[Spatial reasoning records]
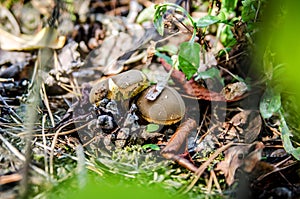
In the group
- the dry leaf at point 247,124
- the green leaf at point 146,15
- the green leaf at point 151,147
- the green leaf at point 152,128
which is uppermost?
the green leaf at point 146,15

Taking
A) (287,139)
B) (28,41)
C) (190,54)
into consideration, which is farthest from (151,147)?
(28,41)

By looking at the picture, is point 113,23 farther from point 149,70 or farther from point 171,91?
point 171,91

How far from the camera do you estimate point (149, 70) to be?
158cm

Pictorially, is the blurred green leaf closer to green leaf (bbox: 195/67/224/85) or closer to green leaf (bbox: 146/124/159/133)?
green leaf (bbox: 195/67/224/85)

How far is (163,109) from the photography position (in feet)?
3.97

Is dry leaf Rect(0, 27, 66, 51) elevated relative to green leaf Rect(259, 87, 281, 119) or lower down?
elevated

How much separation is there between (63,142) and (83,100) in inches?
9.3

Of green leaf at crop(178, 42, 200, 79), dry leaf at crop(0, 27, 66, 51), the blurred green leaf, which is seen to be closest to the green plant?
green leaf at crop(178, 42, 200, 79)

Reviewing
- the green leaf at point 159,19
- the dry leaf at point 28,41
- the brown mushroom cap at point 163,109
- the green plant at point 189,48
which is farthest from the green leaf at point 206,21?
the dry leaf at point 28,41

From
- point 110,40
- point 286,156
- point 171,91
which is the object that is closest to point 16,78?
point 110,40

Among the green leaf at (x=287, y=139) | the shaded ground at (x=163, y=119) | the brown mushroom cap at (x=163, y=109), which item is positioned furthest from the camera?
the brown mushroom cap at (x=163, y=109)

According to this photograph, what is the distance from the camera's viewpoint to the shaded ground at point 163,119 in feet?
3.26

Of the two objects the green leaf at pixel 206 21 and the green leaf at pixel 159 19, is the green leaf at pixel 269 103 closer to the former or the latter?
the green leaf at pixel 206 21

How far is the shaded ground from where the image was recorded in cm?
99
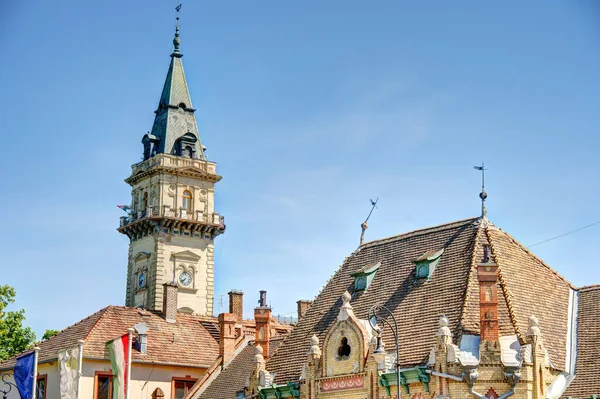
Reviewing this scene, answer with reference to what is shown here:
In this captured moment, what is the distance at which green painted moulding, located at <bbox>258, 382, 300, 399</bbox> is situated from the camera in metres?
47.1

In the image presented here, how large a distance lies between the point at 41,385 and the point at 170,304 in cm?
939

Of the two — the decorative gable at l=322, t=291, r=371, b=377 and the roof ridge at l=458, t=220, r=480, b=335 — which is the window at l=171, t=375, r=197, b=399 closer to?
the decorative gable at l=322, t=291, r=371, b=377

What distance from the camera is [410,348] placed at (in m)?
43.7

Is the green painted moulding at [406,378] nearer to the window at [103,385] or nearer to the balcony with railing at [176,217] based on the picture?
the window at [103,385]

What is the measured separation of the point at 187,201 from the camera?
101 meters

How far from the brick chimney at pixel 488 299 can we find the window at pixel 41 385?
2740 cm

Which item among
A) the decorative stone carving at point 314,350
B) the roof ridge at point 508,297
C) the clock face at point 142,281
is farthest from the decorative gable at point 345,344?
the clock face at point 142,281

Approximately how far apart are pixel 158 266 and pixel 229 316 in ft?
125

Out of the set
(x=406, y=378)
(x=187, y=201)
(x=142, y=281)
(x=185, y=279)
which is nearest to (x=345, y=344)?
(x=406, y=378)

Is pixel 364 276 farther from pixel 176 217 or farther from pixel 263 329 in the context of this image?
pixel 176 217

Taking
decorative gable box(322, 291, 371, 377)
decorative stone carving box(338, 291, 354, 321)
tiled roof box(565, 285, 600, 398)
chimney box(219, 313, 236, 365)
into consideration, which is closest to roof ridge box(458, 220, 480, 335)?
decorative gable box(322, 291, 371, 377)

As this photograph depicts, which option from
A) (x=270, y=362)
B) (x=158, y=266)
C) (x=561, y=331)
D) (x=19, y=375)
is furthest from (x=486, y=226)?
(x=158, y=266)

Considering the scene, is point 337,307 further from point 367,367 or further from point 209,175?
point 209,175

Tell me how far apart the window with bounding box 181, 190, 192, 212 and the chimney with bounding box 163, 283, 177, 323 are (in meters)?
35.8
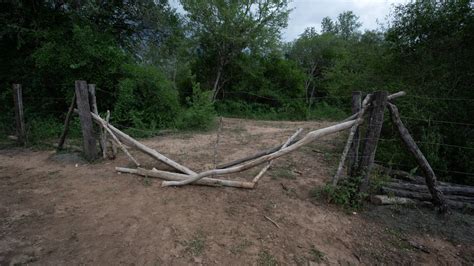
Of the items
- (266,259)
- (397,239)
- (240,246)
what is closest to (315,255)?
(266,259)

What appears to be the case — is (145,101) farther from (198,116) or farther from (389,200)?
(389,200)

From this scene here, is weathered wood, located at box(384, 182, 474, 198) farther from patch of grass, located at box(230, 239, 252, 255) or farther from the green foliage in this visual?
patch of grass, located at box(230, 239, 252, 255)

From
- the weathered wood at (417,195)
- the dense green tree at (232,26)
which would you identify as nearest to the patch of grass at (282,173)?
the weathered wood at (417,195)

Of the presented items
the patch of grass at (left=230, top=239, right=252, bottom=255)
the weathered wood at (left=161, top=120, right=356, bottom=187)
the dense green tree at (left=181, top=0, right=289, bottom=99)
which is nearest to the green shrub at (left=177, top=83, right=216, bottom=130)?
the dense green tree at (left=181, top=0, right=289, bottom=99)

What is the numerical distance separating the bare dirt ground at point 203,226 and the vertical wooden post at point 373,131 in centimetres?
58

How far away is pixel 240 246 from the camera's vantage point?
98.1 inches

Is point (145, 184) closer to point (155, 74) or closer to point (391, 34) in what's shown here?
point (155, 74)

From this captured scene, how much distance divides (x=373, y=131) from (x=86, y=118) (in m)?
5.00

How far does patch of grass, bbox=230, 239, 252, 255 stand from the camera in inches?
95.2

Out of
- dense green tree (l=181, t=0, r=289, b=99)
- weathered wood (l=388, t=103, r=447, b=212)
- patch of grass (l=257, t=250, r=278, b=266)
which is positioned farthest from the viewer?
dense green tree (l=181, t=0, r=289, b=99)

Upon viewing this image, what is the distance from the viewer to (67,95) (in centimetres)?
739

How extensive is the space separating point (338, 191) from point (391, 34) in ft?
16.8

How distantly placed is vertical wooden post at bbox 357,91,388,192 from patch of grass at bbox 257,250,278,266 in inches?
68.8

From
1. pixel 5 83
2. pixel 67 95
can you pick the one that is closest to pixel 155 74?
pixel 67 95
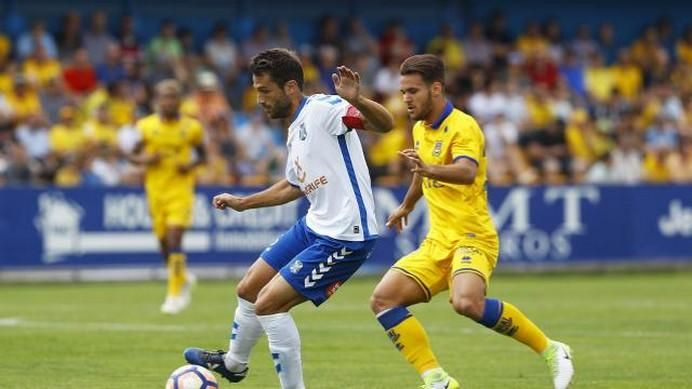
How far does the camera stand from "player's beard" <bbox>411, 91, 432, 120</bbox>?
10.4 metres

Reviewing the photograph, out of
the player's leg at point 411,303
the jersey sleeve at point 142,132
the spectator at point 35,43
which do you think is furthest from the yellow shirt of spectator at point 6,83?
the player's leg at point 411,303

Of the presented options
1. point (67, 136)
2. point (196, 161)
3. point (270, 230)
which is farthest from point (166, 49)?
point (196, 161)

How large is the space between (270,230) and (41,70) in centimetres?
544

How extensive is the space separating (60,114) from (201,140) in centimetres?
740

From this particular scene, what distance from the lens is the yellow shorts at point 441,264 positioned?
10.4 meters

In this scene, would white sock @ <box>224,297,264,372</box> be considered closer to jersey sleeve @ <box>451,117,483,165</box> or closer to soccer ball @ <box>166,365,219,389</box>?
soccer ball @ <box>166,365,219,389</box>

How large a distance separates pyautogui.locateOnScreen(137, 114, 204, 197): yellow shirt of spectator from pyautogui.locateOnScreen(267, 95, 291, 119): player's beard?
29.2 feet

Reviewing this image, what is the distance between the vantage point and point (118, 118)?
25.8 metres

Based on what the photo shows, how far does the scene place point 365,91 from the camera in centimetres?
2834

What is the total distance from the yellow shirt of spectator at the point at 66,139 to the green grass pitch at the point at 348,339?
293 centimetres

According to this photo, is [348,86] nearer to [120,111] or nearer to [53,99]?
[120,111]

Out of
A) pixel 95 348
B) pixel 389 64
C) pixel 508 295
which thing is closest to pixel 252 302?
pixel 95 348

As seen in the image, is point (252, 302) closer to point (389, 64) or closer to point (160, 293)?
point (160, 293)

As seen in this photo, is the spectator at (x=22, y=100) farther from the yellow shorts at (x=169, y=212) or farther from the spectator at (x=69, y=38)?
the yellow shorts at (x=169, y=212)
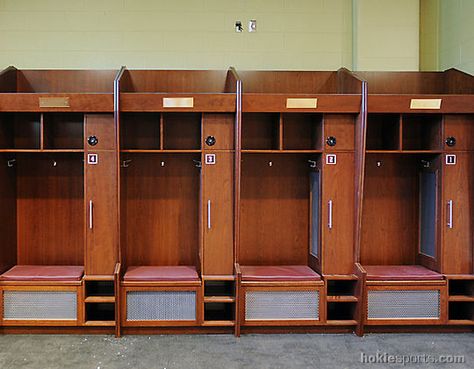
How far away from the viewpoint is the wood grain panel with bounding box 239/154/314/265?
4.31 meters

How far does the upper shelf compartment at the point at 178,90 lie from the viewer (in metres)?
3.81

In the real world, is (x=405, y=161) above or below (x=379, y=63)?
below

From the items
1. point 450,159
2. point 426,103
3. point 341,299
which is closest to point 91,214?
point 341,299

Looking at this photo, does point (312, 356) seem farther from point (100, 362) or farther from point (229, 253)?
point (100, 362)

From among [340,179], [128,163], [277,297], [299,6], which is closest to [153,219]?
[128,163]

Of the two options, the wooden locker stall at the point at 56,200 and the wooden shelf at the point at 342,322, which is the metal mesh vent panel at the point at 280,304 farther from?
the wooden locker stall at the point at 56,200

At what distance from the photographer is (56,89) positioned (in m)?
4.29

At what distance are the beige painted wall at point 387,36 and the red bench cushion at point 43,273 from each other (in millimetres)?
3278

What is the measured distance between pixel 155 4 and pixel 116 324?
3.05 meters

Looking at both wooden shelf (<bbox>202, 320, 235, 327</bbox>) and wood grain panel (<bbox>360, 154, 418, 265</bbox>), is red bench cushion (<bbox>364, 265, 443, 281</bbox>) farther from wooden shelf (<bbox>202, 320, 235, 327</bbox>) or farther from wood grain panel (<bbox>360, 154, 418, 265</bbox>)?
wooden shelf (<bbox>202, 320, 235, 327</bbox>)

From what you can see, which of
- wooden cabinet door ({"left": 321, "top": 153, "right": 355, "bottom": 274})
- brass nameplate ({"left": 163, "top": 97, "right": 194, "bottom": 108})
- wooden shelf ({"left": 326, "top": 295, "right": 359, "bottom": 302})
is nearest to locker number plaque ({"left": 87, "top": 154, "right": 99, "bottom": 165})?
brass nameplate ({"left": 163, "top": 97, "right": 194, "bottom": 108})

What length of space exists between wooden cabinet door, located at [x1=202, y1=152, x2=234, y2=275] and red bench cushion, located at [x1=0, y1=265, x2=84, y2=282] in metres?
1.10

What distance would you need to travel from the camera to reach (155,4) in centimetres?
467

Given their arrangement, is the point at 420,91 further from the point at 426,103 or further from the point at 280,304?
the point at 280,304
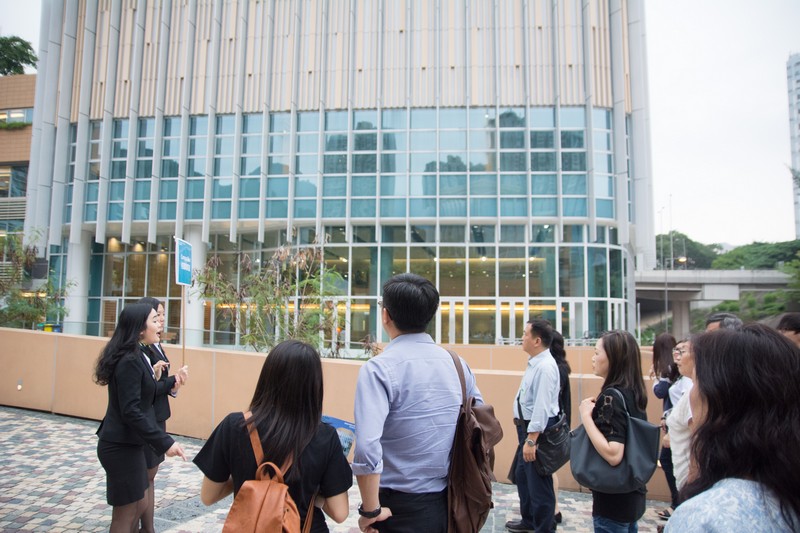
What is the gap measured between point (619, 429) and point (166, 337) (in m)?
11.5

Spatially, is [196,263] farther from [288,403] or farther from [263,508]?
[263,508]

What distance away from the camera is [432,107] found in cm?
2131

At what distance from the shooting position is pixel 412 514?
2408mm

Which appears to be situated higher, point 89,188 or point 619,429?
point 89,188

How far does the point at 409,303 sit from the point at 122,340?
7.07 ft

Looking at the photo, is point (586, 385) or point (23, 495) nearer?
point (23, 495)

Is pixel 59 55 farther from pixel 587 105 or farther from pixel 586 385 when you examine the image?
pixel 586 385

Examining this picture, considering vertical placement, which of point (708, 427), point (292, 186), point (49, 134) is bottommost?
point (708, 427)

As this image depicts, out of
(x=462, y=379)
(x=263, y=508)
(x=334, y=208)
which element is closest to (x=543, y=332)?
(x=462, y=379)

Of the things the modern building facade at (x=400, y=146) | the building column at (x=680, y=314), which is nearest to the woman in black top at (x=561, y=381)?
the modern building facade at (x=400, y=146)

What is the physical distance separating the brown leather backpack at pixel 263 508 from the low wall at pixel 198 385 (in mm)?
3419

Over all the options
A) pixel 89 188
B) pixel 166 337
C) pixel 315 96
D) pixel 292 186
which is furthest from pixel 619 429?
pixel 89 188

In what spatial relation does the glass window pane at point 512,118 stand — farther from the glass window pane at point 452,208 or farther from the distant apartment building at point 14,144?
the distant apartment building at point 14,144

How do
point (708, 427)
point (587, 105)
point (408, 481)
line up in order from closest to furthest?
point (708, 427)
point (408, 481)
point (587, 105)
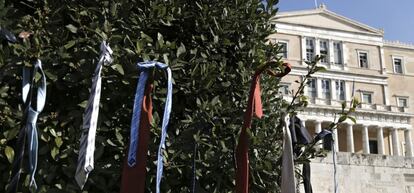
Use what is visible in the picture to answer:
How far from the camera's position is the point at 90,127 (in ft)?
9.12

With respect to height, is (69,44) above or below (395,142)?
below

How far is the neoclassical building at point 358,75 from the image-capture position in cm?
4519

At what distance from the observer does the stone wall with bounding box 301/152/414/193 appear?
15.9m

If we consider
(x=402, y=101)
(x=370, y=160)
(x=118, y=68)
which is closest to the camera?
(x=118, y=68)

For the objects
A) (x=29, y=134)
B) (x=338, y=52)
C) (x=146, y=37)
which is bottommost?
(x=29, y=134)

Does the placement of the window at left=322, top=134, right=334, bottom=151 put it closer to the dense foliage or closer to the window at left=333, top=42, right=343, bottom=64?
the dense foliage

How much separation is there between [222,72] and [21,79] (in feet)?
4.18

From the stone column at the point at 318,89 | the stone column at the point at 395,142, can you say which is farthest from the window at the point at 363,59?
the stone column at the point at 395,142

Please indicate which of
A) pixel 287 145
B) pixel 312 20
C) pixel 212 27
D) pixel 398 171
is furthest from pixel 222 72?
pixel 312 20

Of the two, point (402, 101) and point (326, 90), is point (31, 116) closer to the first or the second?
point (326, 90)

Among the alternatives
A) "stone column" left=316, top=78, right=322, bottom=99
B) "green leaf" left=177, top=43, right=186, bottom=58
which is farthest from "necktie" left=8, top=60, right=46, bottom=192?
"stone column" left=316, top=78, right=322, bottom=99

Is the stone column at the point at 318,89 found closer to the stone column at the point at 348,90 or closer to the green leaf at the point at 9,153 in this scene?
the stone column at the point at 348,90

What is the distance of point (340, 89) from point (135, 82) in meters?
45.9

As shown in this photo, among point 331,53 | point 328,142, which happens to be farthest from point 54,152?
point 331,53
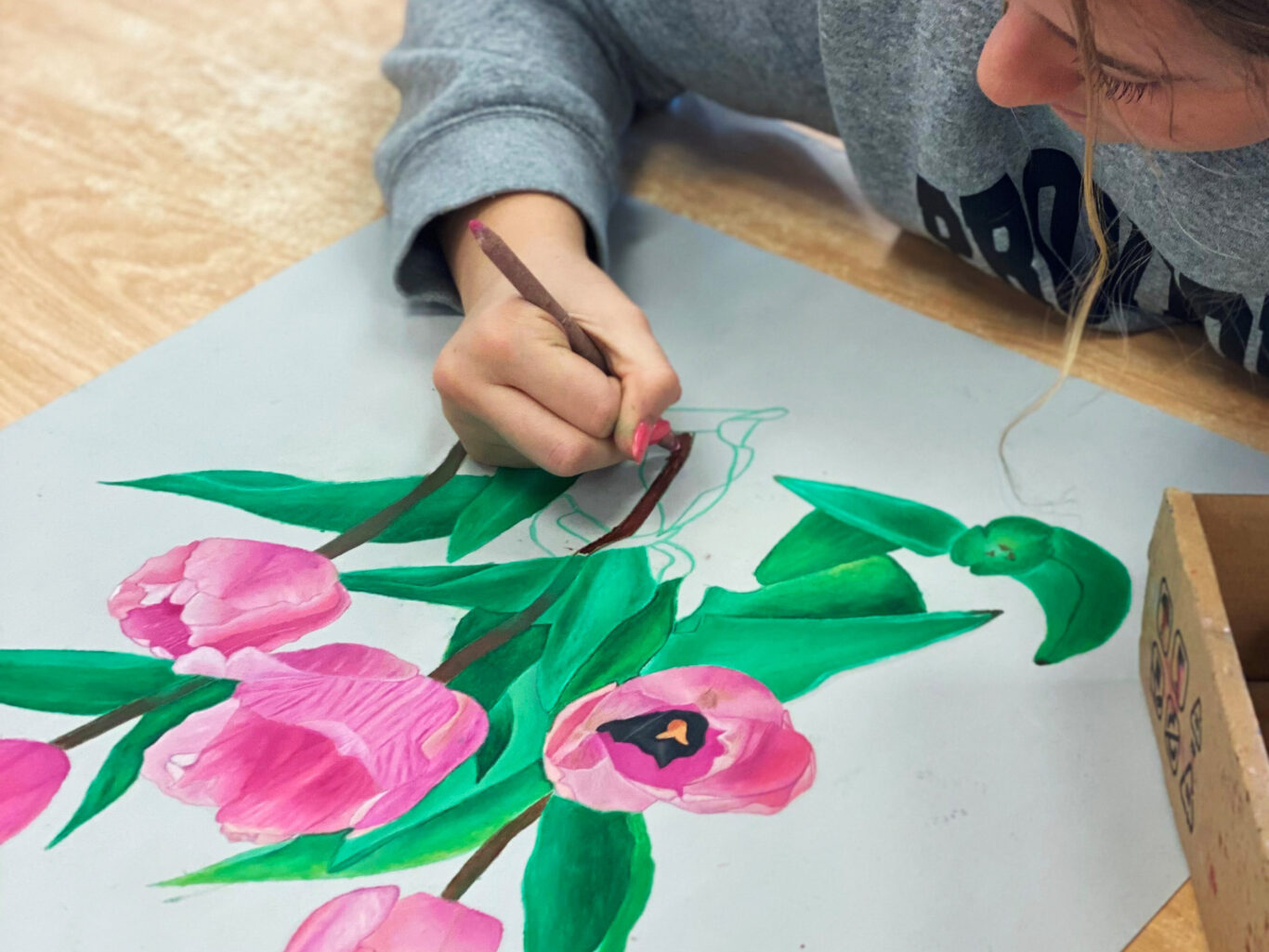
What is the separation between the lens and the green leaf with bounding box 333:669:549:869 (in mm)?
374

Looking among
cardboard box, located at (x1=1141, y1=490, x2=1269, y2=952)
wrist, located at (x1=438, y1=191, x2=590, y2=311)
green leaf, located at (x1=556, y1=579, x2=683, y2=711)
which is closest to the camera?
cardboard box, located at (x1=1141, y1=490, x2=1269, y2=952)

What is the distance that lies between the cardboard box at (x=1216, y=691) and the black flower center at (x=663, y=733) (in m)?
0.15

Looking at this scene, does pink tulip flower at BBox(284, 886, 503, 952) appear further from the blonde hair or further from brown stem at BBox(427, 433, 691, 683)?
the blonde hair

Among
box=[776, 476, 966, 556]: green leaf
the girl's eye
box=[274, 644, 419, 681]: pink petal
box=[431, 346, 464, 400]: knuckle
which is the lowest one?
box=[274, 644, 419, 681]: pink petal

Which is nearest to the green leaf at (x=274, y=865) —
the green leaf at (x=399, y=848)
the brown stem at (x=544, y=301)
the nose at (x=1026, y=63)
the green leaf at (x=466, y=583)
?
the green leaf at (x=399, y=848)

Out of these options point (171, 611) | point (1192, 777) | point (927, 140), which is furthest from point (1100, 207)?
point (171, 611)

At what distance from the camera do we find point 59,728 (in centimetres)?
40

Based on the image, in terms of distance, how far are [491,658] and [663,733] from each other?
7 cm

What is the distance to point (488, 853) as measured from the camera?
37 cm

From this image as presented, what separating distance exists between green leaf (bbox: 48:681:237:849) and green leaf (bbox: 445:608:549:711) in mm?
81

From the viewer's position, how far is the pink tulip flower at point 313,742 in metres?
0.38

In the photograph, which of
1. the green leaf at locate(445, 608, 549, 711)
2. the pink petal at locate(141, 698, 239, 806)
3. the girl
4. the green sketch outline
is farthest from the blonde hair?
the pink petal at locate(141, 698, 239, 806)

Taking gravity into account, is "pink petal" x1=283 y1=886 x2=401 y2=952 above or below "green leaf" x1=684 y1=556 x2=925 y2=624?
below

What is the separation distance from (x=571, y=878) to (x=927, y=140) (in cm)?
36
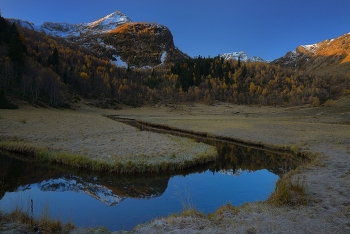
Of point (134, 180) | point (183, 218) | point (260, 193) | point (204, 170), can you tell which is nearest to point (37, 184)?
point (134, 180)

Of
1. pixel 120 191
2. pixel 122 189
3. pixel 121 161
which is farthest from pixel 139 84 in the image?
pixel 120 191

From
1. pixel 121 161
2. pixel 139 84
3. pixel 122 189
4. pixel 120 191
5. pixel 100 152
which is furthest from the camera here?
pixel 139 84

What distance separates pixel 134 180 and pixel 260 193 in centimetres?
823

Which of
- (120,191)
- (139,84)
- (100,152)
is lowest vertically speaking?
(120,191)

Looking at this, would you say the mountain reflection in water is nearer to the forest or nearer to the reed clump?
the reed clump

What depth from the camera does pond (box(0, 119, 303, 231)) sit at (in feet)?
35.2

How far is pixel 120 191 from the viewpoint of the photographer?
13.8 metres

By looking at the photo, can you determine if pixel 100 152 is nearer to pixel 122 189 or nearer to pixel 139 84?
pixel 122 189

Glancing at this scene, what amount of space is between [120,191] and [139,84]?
15240cm

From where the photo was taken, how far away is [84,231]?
301 inches

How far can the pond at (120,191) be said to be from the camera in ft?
35.2

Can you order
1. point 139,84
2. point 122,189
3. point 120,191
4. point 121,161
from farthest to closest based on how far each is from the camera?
point 139,84
point 121,161
point 122,189
point 120,191

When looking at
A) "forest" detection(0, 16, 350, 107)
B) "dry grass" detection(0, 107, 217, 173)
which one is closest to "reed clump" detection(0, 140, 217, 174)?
"dry grass" detection(0, 107, 217, 173)

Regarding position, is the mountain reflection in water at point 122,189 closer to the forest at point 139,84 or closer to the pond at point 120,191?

### THE PROBLEM
Extract, exactly, the lines above that begin at the line containing "Of point (134, 180)" and end at the final line of the records; add no other text.

### COMPLETE RESPONSE
Of point (134, 180) | point (183, 218) | point (260, 193) | point (204, 170), can you tell which is nearest to point (37, 184)?
point (134, 180)

Of
1. pixel 120 191
2. pixel 122 189
3. pixel 121 161
which is farthest from pixel 139 84 in the image?
pixel 120 191

From
1. pixel 121 161
2. pixel 139 84
3. pixel 122 189
4. pixel 120 191
5. pixel 100 152
which is furthest from the camera here?
pixel 139 84

What distance separates pixel 134 180 and pixel 260 193 in centimetres?
823

Which of
- (120,191)
- (139,84)
- (100,152)
is lowest vertically speaking?
(120,191)

Looking at this, would you say the mountain reflection in water is nearer to the forest or nearer to the reed clump?
the reed clump

What depth from the camera does pond (box(0, 119, 303, 231)) sit at (in feet)?
35.2

How far is pixel 120 191 from the viewpoint of the photographer?
13.8 metres

By looking at the photo, can you determine if pixel 100 152 is nearer to pixel 122 189 or nearer to pixel 139 84?
pixel 122 189

Glancing at this scene, what amount of space is between [120,191] and [139,84]?
15240cm

From where the photo was taken, how far away is [84,231]?
301 inches

How far can the pond at (120,191) be said to be from the camera in ft?
35.2

Can you order
1. point 139,84
2. point 122,189
3. point 120,191
4. point 121,161
from farthest to closest based on how far each is from the camera?
point 139,84
point 121,161
point 122,189
point 120,191

When looking at
A) "forest" detection(0, 16, 350, 107)
B) "dry grass" detection(0, 107, 217, 173)
which one is closest to "reed clump" detection(0, 140, 217, 174)?
"dry grass" detection(0, 107, 217, 173)

Regarding position, is the mountain reflection in water at point 122,189 closer to the forest at point 139,84 or closer to the pond at point 120,191?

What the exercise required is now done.